练习说明 >>
根据下方文档片段回答以下问题：
1. 在分布式环境中，为防止任务重复执行，执行任务前需要再结合什么机制？
2. 文中方案主要结合了Redis的哪两大特性？
3. 若KEY过期没有触发失效事件，应检查Redis中的哪项配置？

文档片段 >>

根据前面技术背景中提到当Redis现有当特性, 以及前面我们根据KEY的TTL来控制任务的执行, 则收到KEY过期事件即代表任务达到执行时间了; 但在分布式环境中, 多个JVM会同时监听到KEY过期, 为了防止任务重复执行, 所以在可执行任务前需要再结合分布式锁获取到锁的JVM方可执行任务, 否则直接忽略该事件, 因为其他JVM已经执行了该任务。
3. 总结
本文描述的方案主要结合了Redis两大特性:
- Keyspace Notifications[^1]
- 基于Redis的分布式锁
来实现来分布式任务调度, 都基于Redis来实现, 较大程度发挥了其自身优势, 相较于quartz[^4]更加轻量级。
常见问题
- KEY过期没有触发失效事件
检查redis中notify-keyspace-events配置情况, 或者直接通过redis-cli连接到redis执行MONITOR指令观察消息情况。
附录
[1] Redis Keyspace Notifications
https://redis.io/topics/notifications
[2] Distributed locks with Redis
https://redis.io/topics/distlock
[3] Spring Integration
https://spring.io/projects/spring-integration
[4] Quartz Enterprise Job Scheduler
http://www.quartz-scheduler.org/

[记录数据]
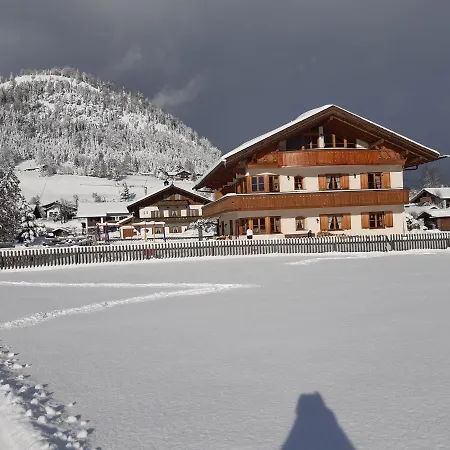 Appartement Landhaus Bergkulisse *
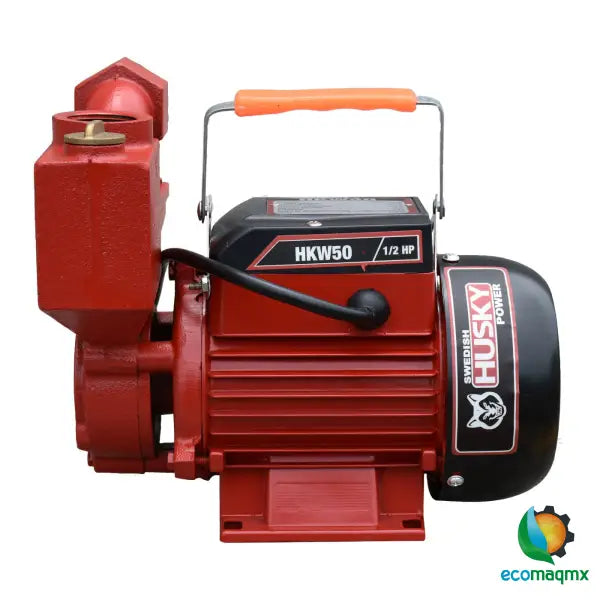 Bomba Eléctrica Autocebante Husky 1"X1" 1/2 HP 370W HKW50
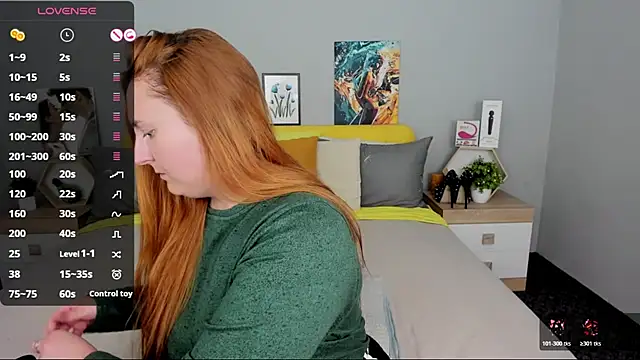 BabeLessi élő XXX-chatje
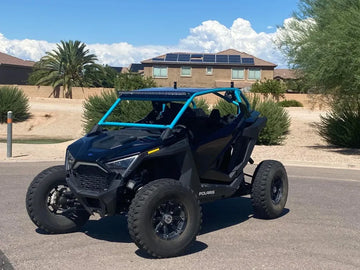 21'-24' POLARIS RZR TURBO R 2 SEATER CAGE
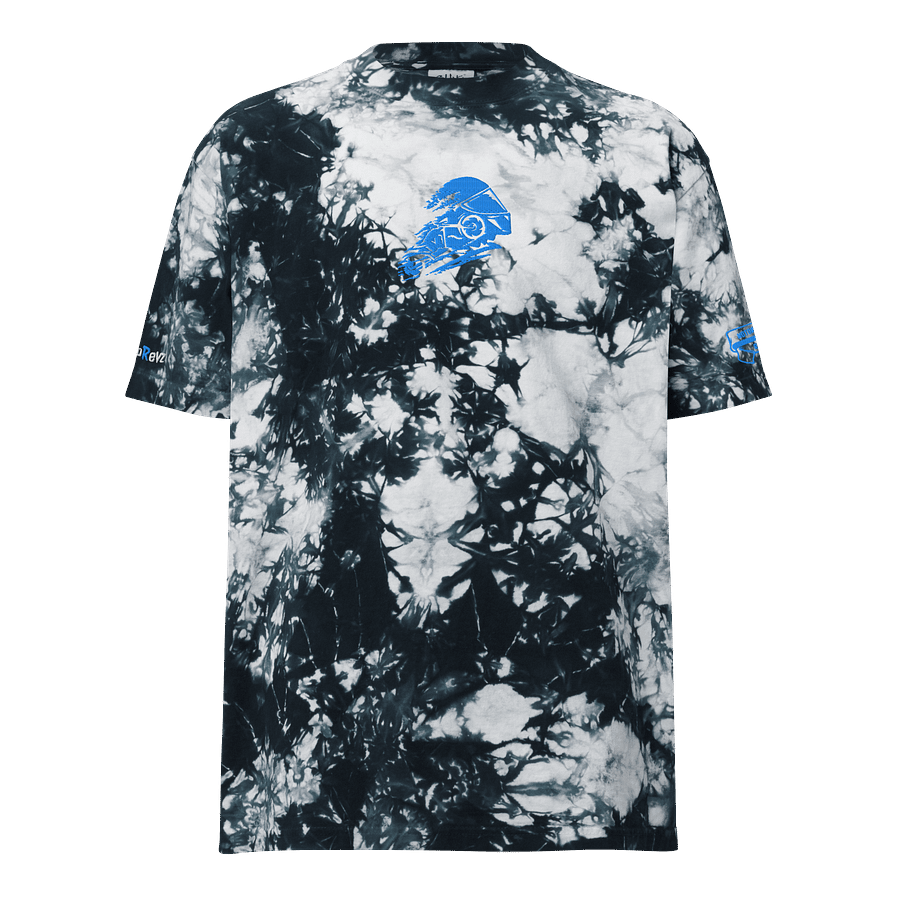 Shaka Wear Oversized Tie Dye Biker T-Shirt product image (7)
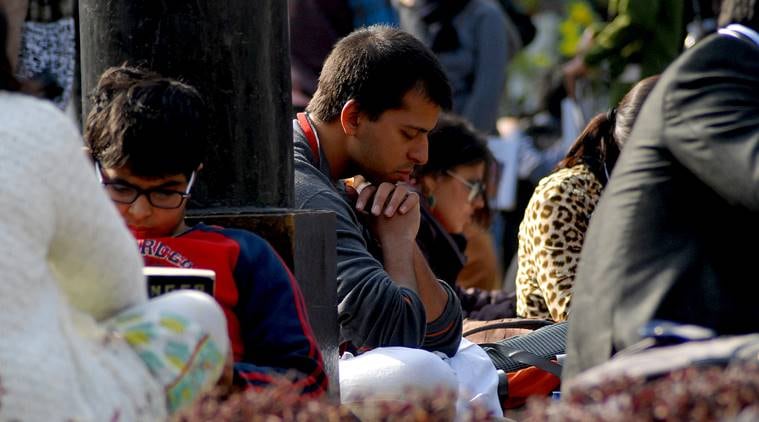 Jaipur literature festival. Express archive photo.
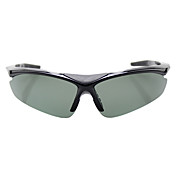Topeak Sports Professional Cycling Polarized Glasses with TR90 Frame(Black Frame,Four Lens)TS001 H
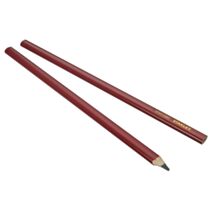 Crayon de charpentier 30cm - corps rouge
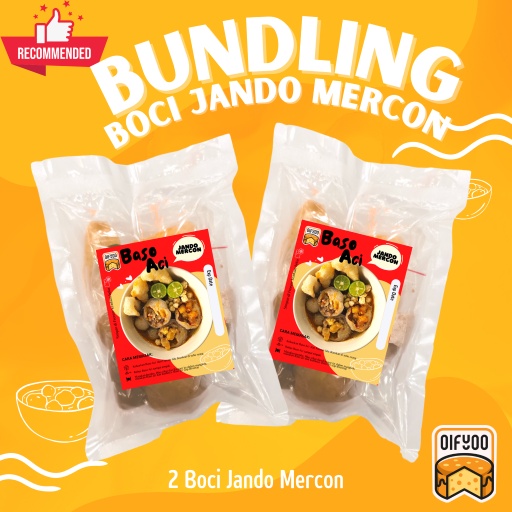 

BUNDLING BASO ACI JANDO MERCON 2 PACK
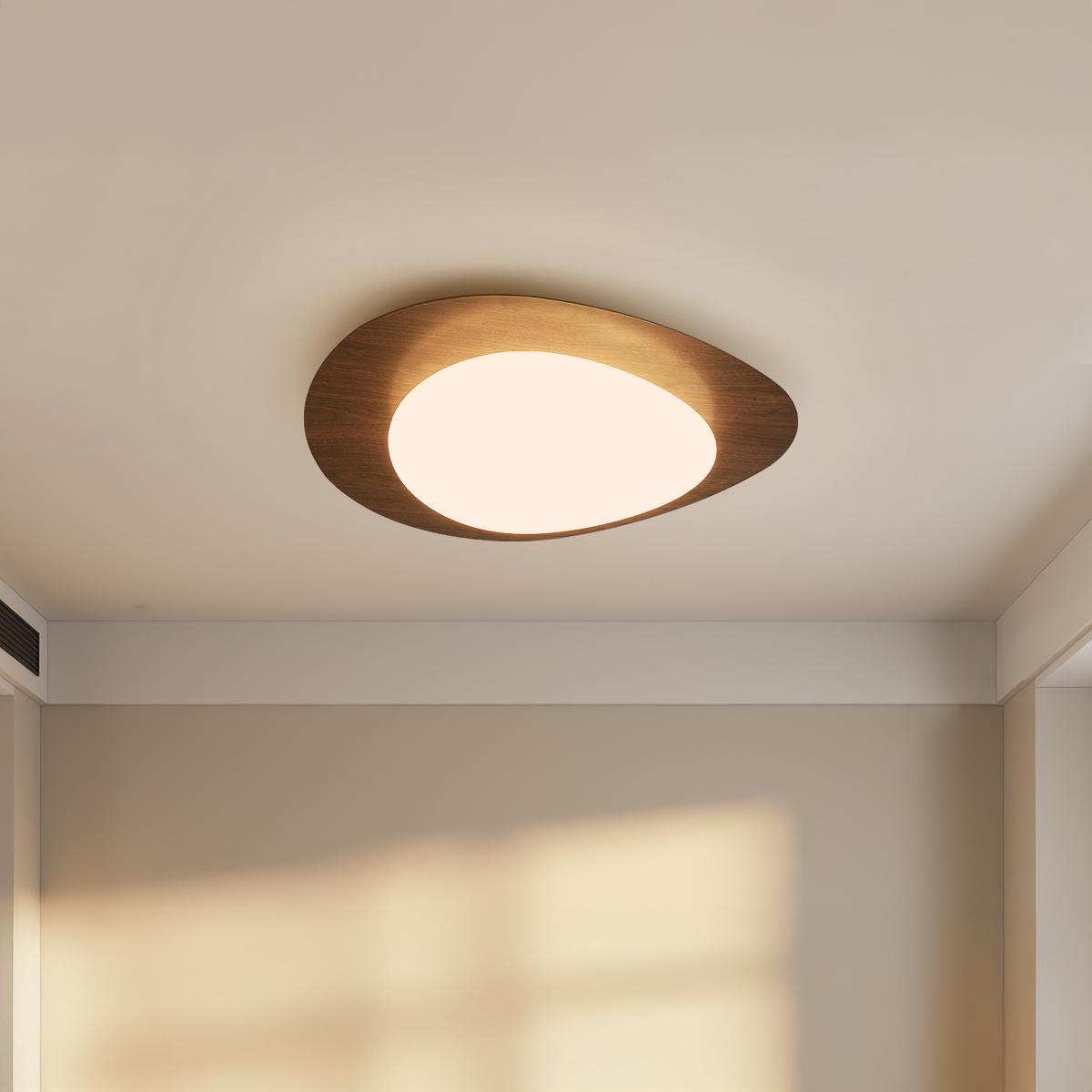 オーバルシーリングライト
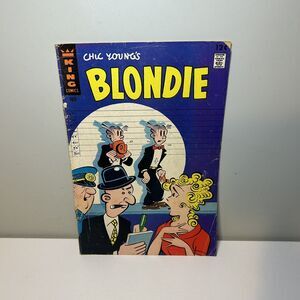 BLONDIE #169 SILVER AGE KING Comics FEATURES 1967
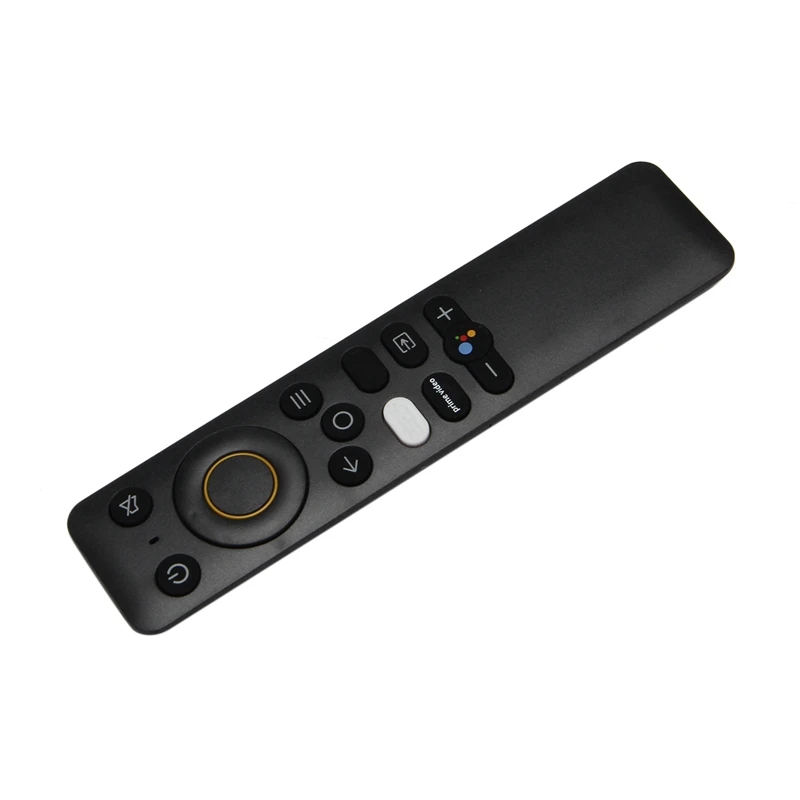 

10X Bluetooth Voice REALME CY1710 Remote Control For REALME 32 Inch 4 Inch Smart TV Remote,Black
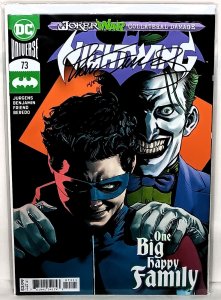 NIGHTWING #73 Joker War Tie-In Signed and Numbered by Dan Jurgens DC Comics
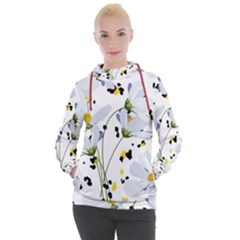 Tree Poppies  Women s Hooded Pullover by Sobalvarro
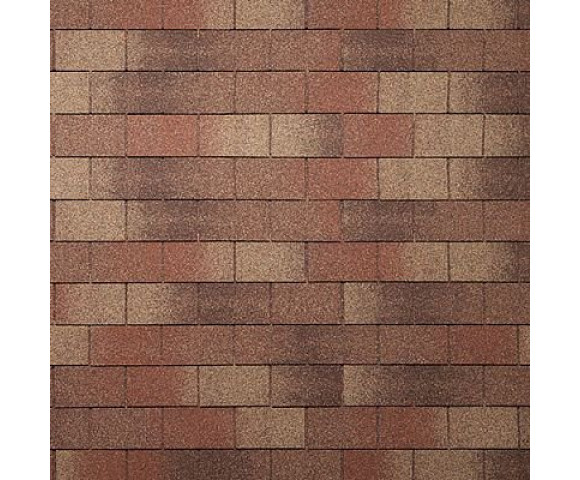 Мягкая кровля Тегола Нордлэнд Классик Терракота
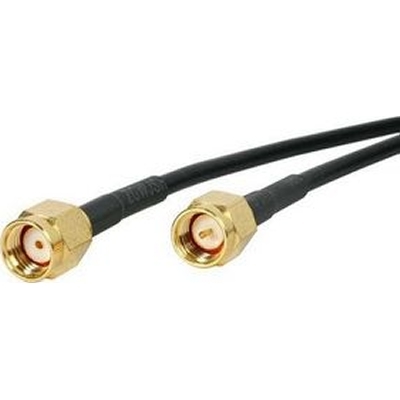 StarTech RPSMASMA10MM 10-Foot RP-SMA to SMA Wireless Antenna Adapter Cable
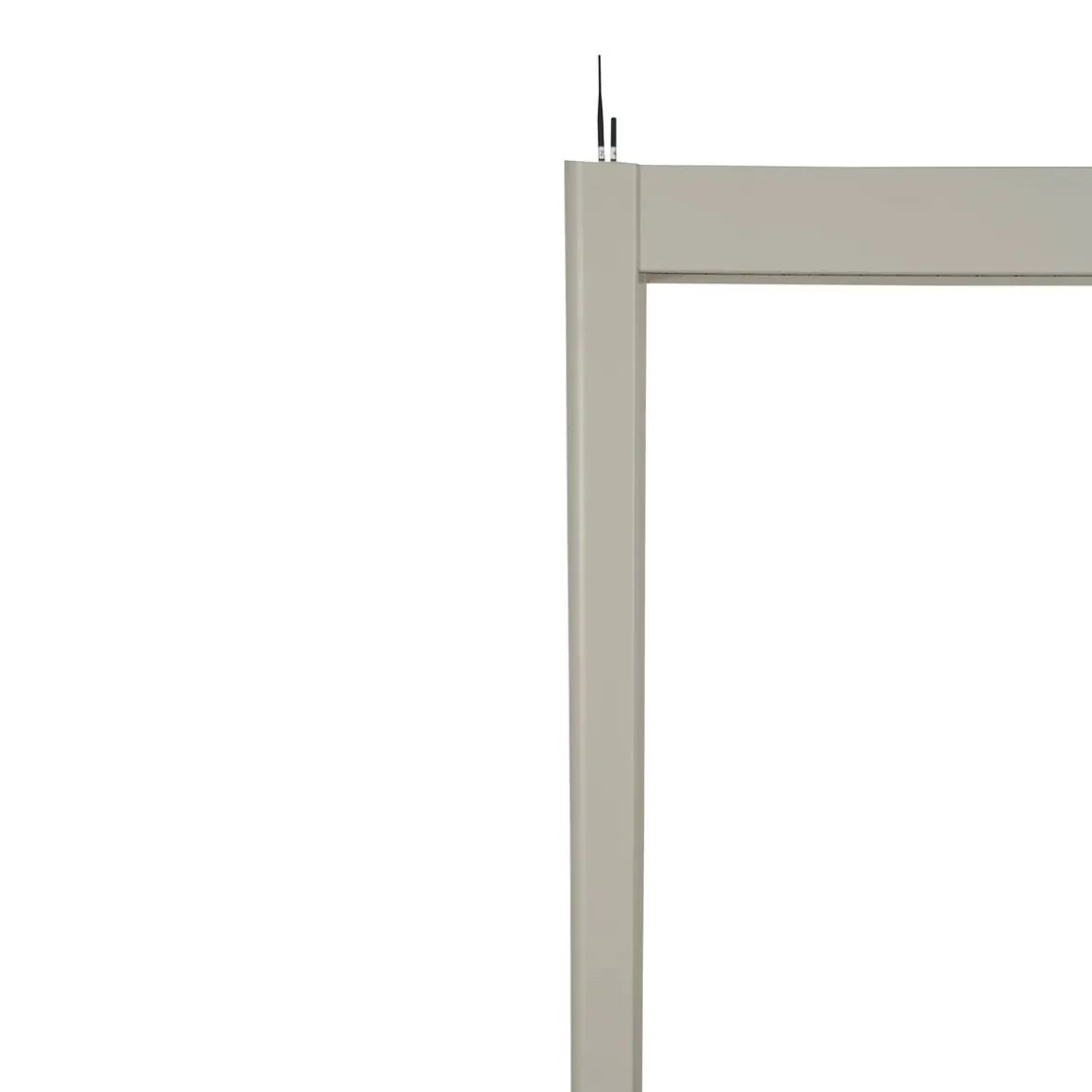 Pergola électrique bioclimatique autoportante EVORA Argile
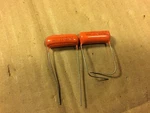 2 Nos Vintage Sprague Orange Drop .0039 Uf 1600V Capacitors 1.6KV Tested Qty Ava Unspecified. Price: $5.00.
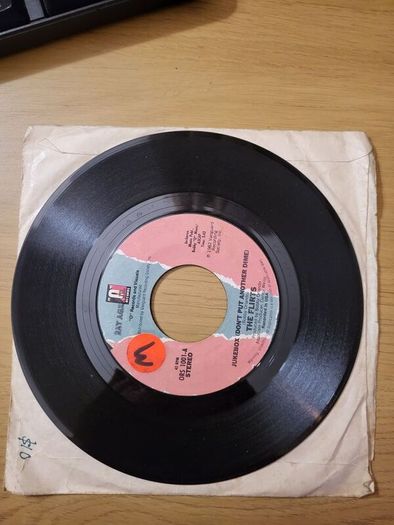 The Bellrays Jukebox Dont Put Another Dime 7 inch Single ORS Records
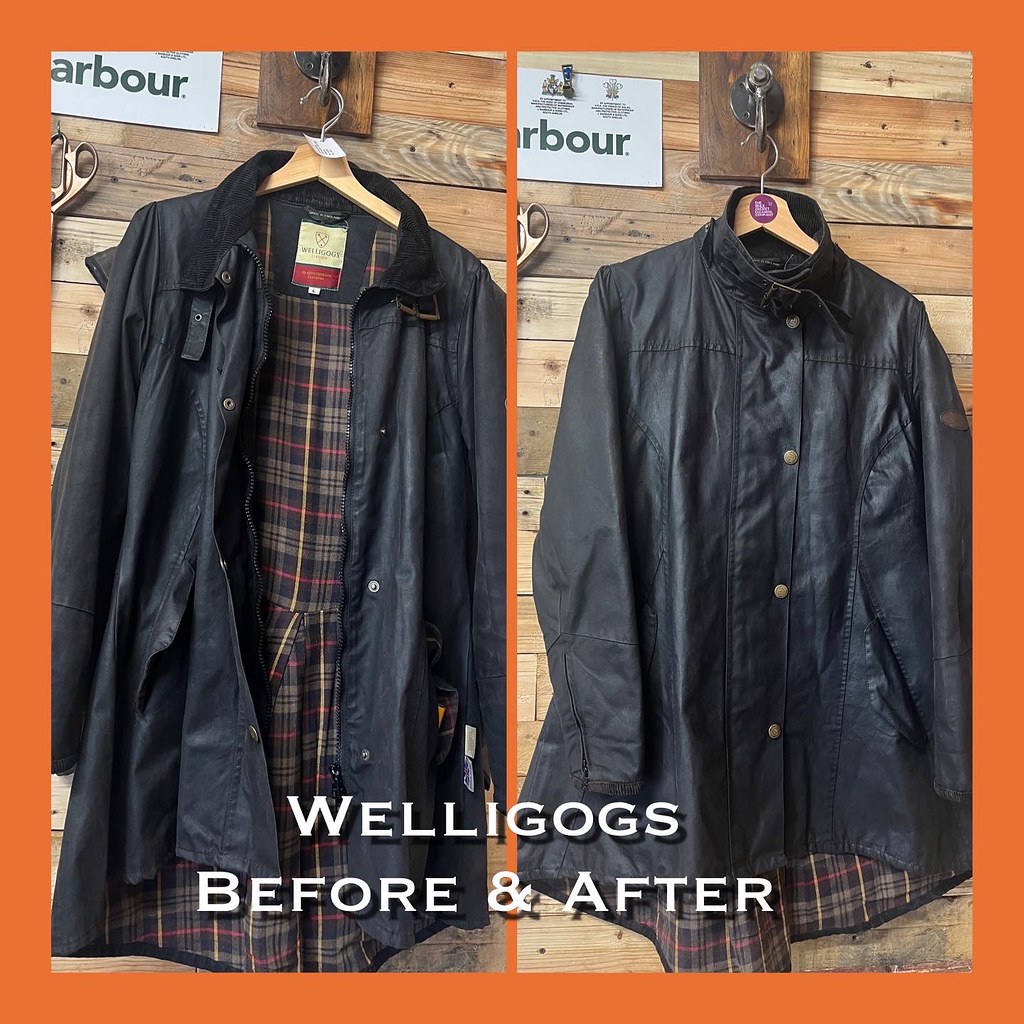 Welligogs Wax Jacket Cleaning The Wax Jacket Cleaning Company Flickr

参考答案 >>
1. 分布式锁，获取到锁的JVM方可执行任务。
2. Keyspace Notifications和基于Redis的分布式锁。
3. notify-keyspace-events配置。